## GIVEN INSTRUCTION:
Edit the listing below by changing every "snow-covered ground" to "snowy ground" and keeping everything else the same. Don't include the pictures in your answer.

## EXERCISE INPUTS:
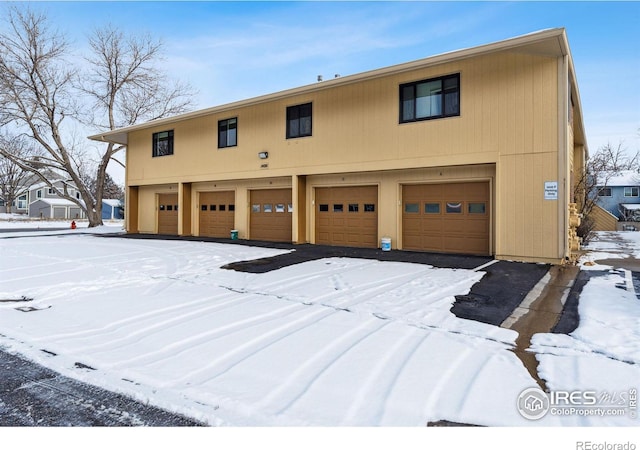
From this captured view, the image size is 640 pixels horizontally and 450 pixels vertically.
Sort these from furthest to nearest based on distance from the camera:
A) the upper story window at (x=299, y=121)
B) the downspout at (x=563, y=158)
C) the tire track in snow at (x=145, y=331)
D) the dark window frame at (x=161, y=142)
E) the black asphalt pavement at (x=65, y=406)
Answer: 1. the dark window frame at (x=161, y=142)
2. the upper story window at (x=299, y=121)
3. the downspout at (x=563, y=158)
4. the tire track in snow at (x=145, y=331)
5. the black asphalt pavement at (x=65, y=406)

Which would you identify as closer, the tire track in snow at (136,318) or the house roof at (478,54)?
the tire track in snow at (136,318)

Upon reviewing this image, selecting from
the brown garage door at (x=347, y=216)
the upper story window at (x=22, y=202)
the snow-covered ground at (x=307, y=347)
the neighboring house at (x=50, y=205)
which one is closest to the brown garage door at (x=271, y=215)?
the brown garage door at (x=347, y=216)

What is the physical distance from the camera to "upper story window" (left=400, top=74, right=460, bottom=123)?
9.14 meters

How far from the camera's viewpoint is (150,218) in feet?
55.5

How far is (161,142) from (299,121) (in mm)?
7406

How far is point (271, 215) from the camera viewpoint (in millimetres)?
13000

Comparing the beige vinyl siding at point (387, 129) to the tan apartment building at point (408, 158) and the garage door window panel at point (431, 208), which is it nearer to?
the tan apartment building at point (408, 158)

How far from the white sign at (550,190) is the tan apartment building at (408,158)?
23 millimetres

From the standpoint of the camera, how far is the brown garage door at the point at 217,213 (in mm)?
14156

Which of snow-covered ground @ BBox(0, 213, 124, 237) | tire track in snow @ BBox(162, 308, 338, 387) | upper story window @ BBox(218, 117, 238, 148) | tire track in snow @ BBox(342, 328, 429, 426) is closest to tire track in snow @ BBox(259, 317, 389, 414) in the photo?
tire track in snow @ BBox(342, 328, 429, 426)

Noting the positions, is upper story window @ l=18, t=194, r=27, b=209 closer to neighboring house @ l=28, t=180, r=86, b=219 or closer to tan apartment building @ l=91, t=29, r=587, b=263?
neighboring house @ l=28, t=180, r=86, b=219

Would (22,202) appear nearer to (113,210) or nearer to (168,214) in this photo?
(113,210)

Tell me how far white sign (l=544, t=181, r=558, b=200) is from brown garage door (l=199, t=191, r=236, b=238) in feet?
33.2
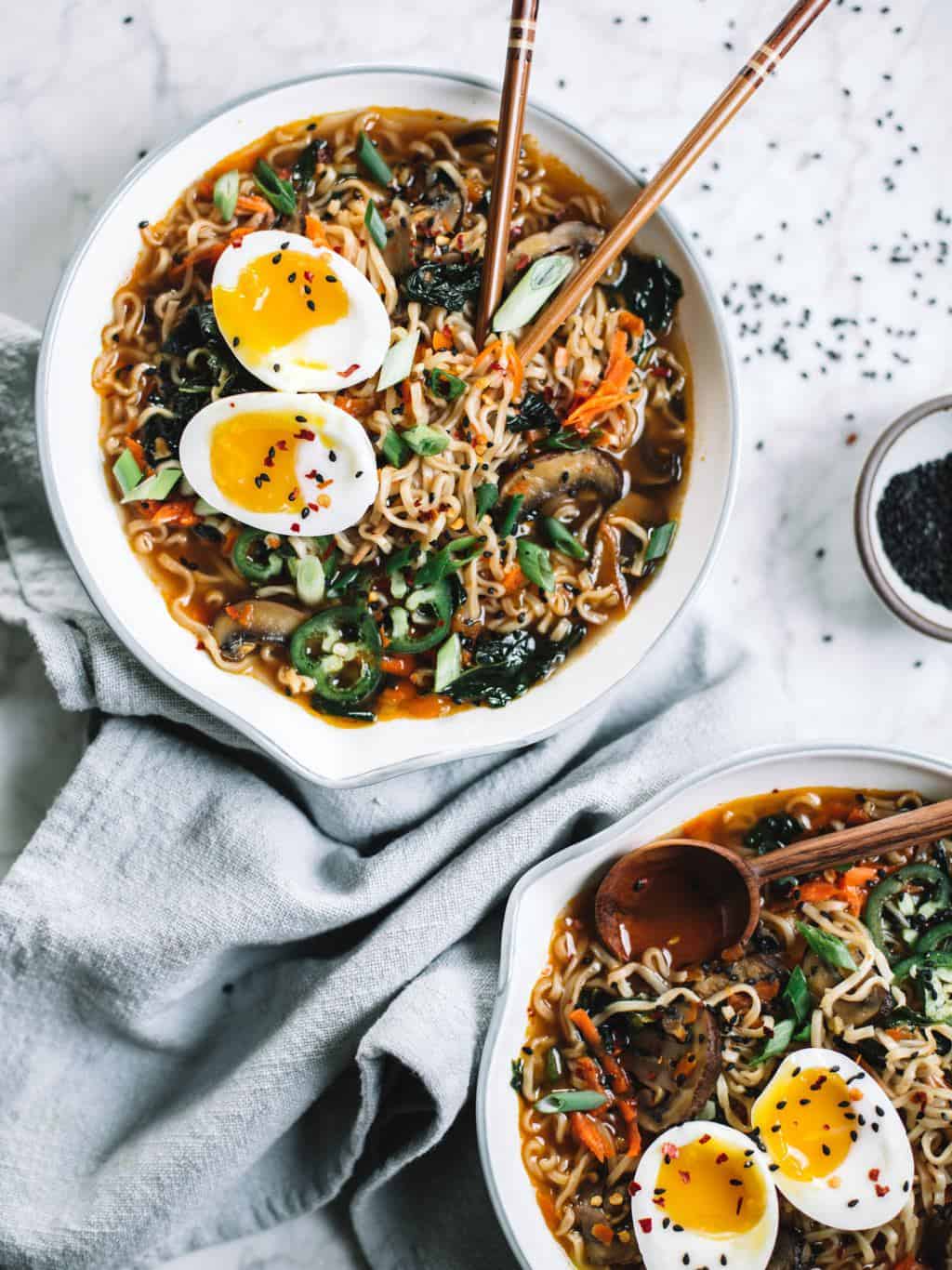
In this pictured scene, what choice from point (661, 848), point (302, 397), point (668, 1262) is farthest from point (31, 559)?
point (668, 1262)

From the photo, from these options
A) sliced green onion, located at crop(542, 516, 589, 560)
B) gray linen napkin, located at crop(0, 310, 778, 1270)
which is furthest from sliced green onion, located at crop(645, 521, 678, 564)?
gray linen napkin, located at crop(0, 310, 778, 1270)

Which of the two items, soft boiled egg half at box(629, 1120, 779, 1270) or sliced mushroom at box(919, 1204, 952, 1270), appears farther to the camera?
sliced mushroom at box(919, 1204, 952, 1270)

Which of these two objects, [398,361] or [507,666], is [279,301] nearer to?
[398,361]

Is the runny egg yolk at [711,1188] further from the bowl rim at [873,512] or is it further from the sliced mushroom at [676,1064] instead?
the bowl rim at [873,512]

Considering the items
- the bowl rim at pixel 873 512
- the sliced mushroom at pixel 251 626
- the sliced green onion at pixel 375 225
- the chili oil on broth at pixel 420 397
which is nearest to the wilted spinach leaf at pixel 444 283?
the chili oil on broth at pixel 420 397

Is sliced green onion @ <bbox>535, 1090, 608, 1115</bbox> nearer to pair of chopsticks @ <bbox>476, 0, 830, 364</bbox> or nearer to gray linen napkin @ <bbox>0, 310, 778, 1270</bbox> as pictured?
gray linen napkin @ <bbox>0, 310, 778, 1270</bbox>

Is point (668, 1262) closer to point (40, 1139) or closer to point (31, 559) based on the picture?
point (40, 1139)

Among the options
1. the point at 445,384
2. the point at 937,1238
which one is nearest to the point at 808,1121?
the point at 937,1238
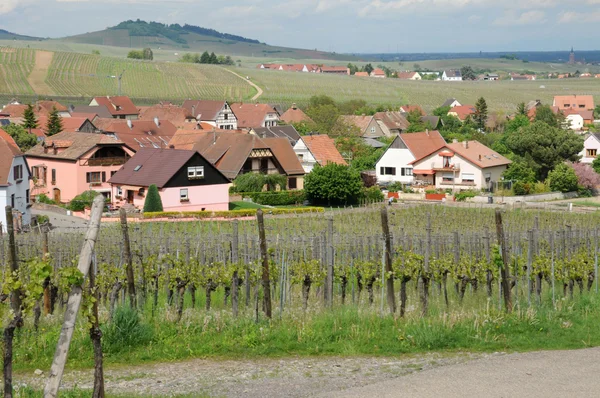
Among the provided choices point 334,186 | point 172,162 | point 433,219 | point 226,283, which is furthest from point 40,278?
point 334,186

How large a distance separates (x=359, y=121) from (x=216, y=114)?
16.5 meters

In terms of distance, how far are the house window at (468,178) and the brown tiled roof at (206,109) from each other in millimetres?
42672

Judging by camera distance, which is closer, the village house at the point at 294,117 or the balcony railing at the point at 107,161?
the balcony railing at the point at 107,161

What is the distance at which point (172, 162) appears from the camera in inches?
1959

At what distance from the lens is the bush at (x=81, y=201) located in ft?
157

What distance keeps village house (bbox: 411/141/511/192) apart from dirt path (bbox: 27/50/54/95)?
271 feet

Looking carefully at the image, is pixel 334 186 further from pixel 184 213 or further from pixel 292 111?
A: pixel 292 111

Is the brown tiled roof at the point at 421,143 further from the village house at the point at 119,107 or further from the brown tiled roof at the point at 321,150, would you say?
the village house at the point at 119,107

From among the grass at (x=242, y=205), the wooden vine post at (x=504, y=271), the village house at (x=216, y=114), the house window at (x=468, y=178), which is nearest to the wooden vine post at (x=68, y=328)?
the wooden vine post at (x=504, y=271)

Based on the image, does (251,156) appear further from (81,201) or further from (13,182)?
(13,182)

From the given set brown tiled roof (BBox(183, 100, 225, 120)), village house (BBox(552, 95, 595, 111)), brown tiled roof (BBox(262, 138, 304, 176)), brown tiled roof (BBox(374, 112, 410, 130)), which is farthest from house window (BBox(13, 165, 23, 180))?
village house (BBox(552, 95, 595, 111))

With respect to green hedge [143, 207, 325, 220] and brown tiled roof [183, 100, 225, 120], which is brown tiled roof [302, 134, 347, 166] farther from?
brown tiled roof [183, 100, 225, 120]

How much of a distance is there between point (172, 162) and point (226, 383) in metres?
39.5

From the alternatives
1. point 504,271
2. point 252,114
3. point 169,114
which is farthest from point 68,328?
point 252,114
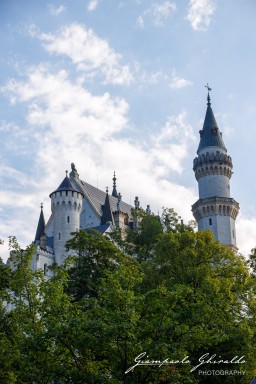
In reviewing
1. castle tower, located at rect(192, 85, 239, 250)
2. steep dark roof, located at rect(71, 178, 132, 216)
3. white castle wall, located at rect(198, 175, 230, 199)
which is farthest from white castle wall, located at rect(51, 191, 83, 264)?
white castle wall, located at rect(198, 175, 230, 199)

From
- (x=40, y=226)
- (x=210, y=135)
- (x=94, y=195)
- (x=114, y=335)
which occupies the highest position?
(x=210, y=135)

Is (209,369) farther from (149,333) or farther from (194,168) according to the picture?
(194,168)

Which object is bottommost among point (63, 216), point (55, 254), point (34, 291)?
point (34, 291)

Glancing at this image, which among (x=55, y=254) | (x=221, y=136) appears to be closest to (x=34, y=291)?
(x=55, y=254)

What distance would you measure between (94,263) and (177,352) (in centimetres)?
2394

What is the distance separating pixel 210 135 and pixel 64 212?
2227 centimetres

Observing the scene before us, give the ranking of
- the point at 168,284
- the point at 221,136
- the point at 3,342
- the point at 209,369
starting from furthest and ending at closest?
the point at 221,136, the point at 168,284, the point at 209,369, the point at 3,342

## ANSWER FOR THIS EXERCISE:
From this captured view, the image size is 640 pixels horizontally and 450 pixels vertically.
Sort these from furthest to nearest based on distance from the camera:
A) the upper story window at (x=299, y=121)
B) the downspout at (x=563, y=158)
C) the tire track in snow at (x=145, y=331)
D) the dark window frame at (x=161, y=142)
E) the black asphalt pavement at (x=65, y=406)
Answer: 1. the dark window frame at (x=161, y=142)
2. the upper story window at (x=299, y=121)
3. the downspout at (x=563, y=158)
4. the tire track in snow at (x=145, y=331)
5. the black asphalt pavement at (x=65, y=406)

Which would you identify as closer, the tire track in snow at (136,318) or the house roof at (478,54)?
the tire track in snow at (136,318)

Upon reviewing this image, selecting from
the brown garage door at (x=347, y=216)
the upper story window at (x=22, y=202)
the snowy ground at (x=307, y=347)
the neighboring house at (x=50, y=205)
which one is closest to the brown garage door at (x=271, y=215)?
the brown garage door at (x=347, y=216)

What is the physical distance from the camera to "upper story window" (left=400, top=74, right=460, bottom=123)?
9.14 meters

How far from the camera's viewpoint is (150,218) in feet?
55.5

How far is (161,142) from (299,121) (in mm)?
7406

How far is point (271, 215) from the camera viewpoint (in millimetres)?
13000

Comparing the beige vinyl siding at point (387, 129) to the tan apartment building at point (408, 158) and the garage door window panel at point (431, 208), which is it nearer to?
the tan apartment building at point (408, 158)

How far from the white sign at (550,190) is the tan apartment building at (408,158)?
23 millimetres

From the standpoint of the camera, how far is the brown garage door at the point at 217,213 (in mm)?
14156

Which of snowy ground @ BBox(0, 213, 124, 237) | tire track in snow @ BBox(162, 308, 338, 387) | upper story window @ BBox(218, 117, 238, 148) | tire track in snow @ BBox(342, 328, 429, 426) is closest to tire track in snow @ BBox(259, 317, 389, 414) in the photo?
tire track in snow @ BBox(342, 328, 429, 426)

Noting the positions, is upper story window @ l=18, t=194, r=27, b=209 closer to neighboring house @ l=28, t=180, r=86, b=219 or closer to tan apartment building @ l=91, t=29, r=587, b=263?
neighboring house @ l=28, t=180, r=86, b=219

Would (22,202) appear nearer to (113,210) or nearer to (168,214) in this photo?
(113,210)

Tell me how far white sign (l=544, t=181, r=558, b=200) is from brown garage door (l=199, t=191, r=236, b=238) in feet?
33.2
In this pictured scene, what choice from point (661, 848), point (302, 397), point (668, 1262) is farthest from point (31, 559)?
point (668, 1262)

From the photo, from these options
A) sliced green onion, located at crop(542, 516, 589, 560)
B) gray linen napkin, located at crop(0, 310, 778, 1270)
which is furthest from sliced green onion, located at crop(645, 521, 678, 564)?
gray linen napkin, located at crop(0, 310, 778, 1270)

Which of the two items, soft boiled egg half at box(629, 1120, 779, 1270) or sliced mushroom at box(919, 1204, 952, 1270), appears farther to the camera?
sliced mushroom at box(919, 1204, 952, 1270)

Which of these two objects, [398,361] or [507,666], is [279,301] nearer to?
[398,361]

Is the runny egg yolk at [711,1188] further from the bowl rim at [873,512] or is it further from the sliced mushroom at [676,1064] instead?
the bowl rim at [873,512]

Considering the items
- the bowl rim at pixel 873 512
- the sliced mushroom at pixel 251 626
- the sliced green onion at pixel 375 225
- the chili oil on broth at pixel 420 397
which is nearest to the wilted spinach leaf at pixel 444 283?
the chili oil on broth at pixel 420 397

Is sliced green onion @ <bbox>535, 1090, 608, 1115</bbox> nearer to pair of chopsticks @ <bbox>476, 0, 830, 364</bbox> or nearer to gray linen napkin @ <bbox>0, 310, 778, 1270</bbox> as pictured?
gray linen napkin @ <bbox>0, 310, 778, 1270</bbox>

Is point (668, 1262) closer to point (40, 1139) or closer to point (31, 559) based on the picture?
point (40, 1139)

Among the options
1. the point at 445,384
2. the point at 937,1238
which one is nearest to the point at 808,1121?
the point at 937,1238
Among the provided choices point 334,186 | point 172,162 | point 433,219 | point 226,283, which is furthest from point 40,278?
point 334,186

How large a distance separates (x=359, y=121) from (x=216, y=114)?
16.5 meters

In terms of distance, how far are the house window at (468,178) and the brown tiled roof at (206,109) from each other in millimetres?
42672

Judging by camera distance, which is closer, the village house at the point at 294,117 or the balcony railing at the point at 107,161?
the balcony railing at the point at 107,161

What is the distance at which point (172, 162) appears from the camera in inches?
1959

At what distance from the lens is the bush at (x=81, y=201) located in ft?
157

What distance keeps village house (bbox: 411/141/511/192) apart from dirt path (bbox: 27/50/54/95)?
271 feet

Looking carefully at the image, is pixel 334 186 further from pixel 184 213 or further from pixel 292 111?
A: pixel 292 111

Is the brown tiled roof at the point at 421,143 further from the village house at the point at 119,107 or further from the brown tiled roof at the point at 321,150, would you say?
the village house at the point at 119,107

From among the grass at (x=242, y=205), the wooden vine post at (x=504, y=271), the village house at (x=216, y=114), the house window at (x=468, y=178), which is nearest to the wooden vine post at (x=68, y=328)?
the wooden vine post at (x=504, y=271)

Based on the image, does (251,156) appear further from (81,201) or further from (13,182)?
(13,182)

From the given set brown tiled roof (BBox(183, 100, 225, 120)), village house (BBox(552, 95, 595, 111)), brown tiled roof (BBox(262, 138, 304, 176)), brown tiled roof (BBox(374, 112, 410, 130)), which is farthest from house window (BBox(13, 165, 23, 180))?
village house (BBox(552, 95, 595, 111))

With respect to green hedge [143, 207, 325, 220] and brown tiled roof [183, 100, 225, 120], which is brown tiled roof [302, 134, 347, 166] farther from?
brown tiled roof [183, 100, 225, 120]

How much of a distance is there between point (172, 162) and point (226, 383) in metres?
39.5

From the alternatives
1. point 504,271
2. point 252,114
3. point 169,114
which is farthest from point 68,328?
point 252,114
In reviewing
1. castle tower, located at rect(192, 85, 239, 250)
2. steep dark roof, located at rect(71, 178, 132, 216)
3. white castle wall, located at rect(198, 175, 230, 199)
which is farthest from white castle wall, located at rect(51, 191, 83, 264)?
white castle wall, located at rect(198, 175, 230, 199)

From
- (x=40, y=226)
- (x=210, y=135)
- (x=94, y=195)
- (x=114, y=335)
which occupies the highest position?
(x=210, y=135)

Is (209,369) farther from (149,333) or farther from (194,168) according to the picture?
(194,168)

Which object is bottommost among point (63, 216), point (55, 254), point (34, 291)?
point (34, 291)

Glancing at this image, which among (x=55, y=254) | (x=221, y=136) appears to be closest to (x=34, y=291)?
(x=55, y=254)

What distance would you measure between (94,263) and (177,352) (in centimetres)?
2394

What is the distance separating pixel 210 135 and pixel 64 212?
2227 centimetres

Observing the scene before us, give the ranking of
- the point at 168,284
- the point at 221,136
- the point at 3,342
- the point at 209,369
starting from furthest and ending at closest?
the point at 221,136, the point at 168,284, the point at 209,369, the point at 3,342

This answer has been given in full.